__Set task 1__.
In the entries, change "furthest" to "farthest" and leave everything else the same. Start at the line that has "How far from", go through the end of the entries, and return only those lines.

-- Start Given passage --

Garneau’s influence rose in the smaller Liberal party. He became House leader and made a run for the leadership in 2012, ultimately stepping aside a month before the 2013 convention that saw Justin Trudeau selected. After winning the 2015 election on behalf of Notre-Dame-de-Grace – Westmount, Garneau became Minister of Transport. He helmed that portfolio from November 2015 to January 2021, then took on the higher-profile Minister of Foreign Affairs portfolio between January and October 2021. He retired from politics on March 8, 2023.
Garneau the person
As an appendix to Garneau’s obituary, my long-time editor (Marc Boucher) and I agreed I should talk a bit about the character of Garneau. I was fortunate to talk with Garneau many times in the last two decades. When I was a student at Carleton University in Ottawa studying journalism, Garneau was chancellor there between 2003 and 2008 – including his term as CSA president. (Side benefits of completing the program included having a literal astronaut mingling at the graduation party, and getting a diploma with that astronaut’s signature on it.)

-- End Given passage --
-- Start Supplied data --

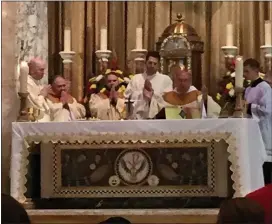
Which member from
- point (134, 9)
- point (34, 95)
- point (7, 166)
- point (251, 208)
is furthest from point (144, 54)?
point (251, 208)

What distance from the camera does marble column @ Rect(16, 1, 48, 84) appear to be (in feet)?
22.4

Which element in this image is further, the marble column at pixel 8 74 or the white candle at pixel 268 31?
the white candle at pixel 268 31

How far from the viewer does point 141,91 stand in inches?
258

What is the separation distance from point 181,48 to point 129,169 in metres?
2.39

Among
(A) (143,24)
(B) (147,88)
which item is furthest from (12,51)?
(A) (143,24)

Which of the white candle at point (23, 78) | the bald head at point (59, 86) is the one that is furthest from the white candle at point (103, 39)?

-- End Supplied data --

__Set task 2__.
Write what comes next in the text about Garneau, starting after its last sentence.

__Written answer 1__.
How far from the viewer does point 141,91 stand in inches?
258

What is the separation distance from point 181,48 to point 129,169 in metres?
2.39

Among
(A) (143,24)
(B) (147,88)
which item is farthest from (12,51)?
(A) (143,24)

Which of the white candle at point (23, 78) | the bald head at point (59, 86) is the one that is farthest from the white candle at point (103, 39)?

__Written answer 2__.
More seriously: Garneau made several visits a year to Carleton, and as far as I could tell as a cub reporter it was mostly to spend time with students. He not only prioritized graduation ceremonies, but made sure to do talks with engineering classes and other students close to space exploration. Additionally, he willingly sat for several interviews with me – including my first-ever feature article concerning the 20th anniversary of STS-41G. For a medium-sized student newspaper, I might add. Quite a generous act of a CSA president to sit so long and often, with a student only having a few dozen articles to her name.
We touched base frequently over the decades, most memorably for my 2020 book Canadarm and Collaboration about the Canadian space program. Frankly, Garneau – then Minister of Transport – was integral to the book as Canada’s first astronaut, first astronaut-CSA president and first astronaut-politician; I could not imagine having done it without interviewing him. But, we ran into the unexpected a couple of times.
Our (long scheduled) in-person book interview just happened to fall two days after Garneau’s office restricted all Canadian airspace to Boeing 737 MAX 8 and 9 aircraft during one of the defining aviation crises of the last decade. I thought my trip to Montreal would be in vain; his office bravely went ahead with a small schedule change. Not only that – his representatives made time to help me with fact-checking that unfortunately had to go ahead in March 2020; no matter the state of the world, the printer needed the manuscript. Somewhere between managing global shutdowns, quarantine logistics and the overused “unprecedented times” as a cabinet minister, Garneau kept his promise and I got the fact-checking feedback I needed.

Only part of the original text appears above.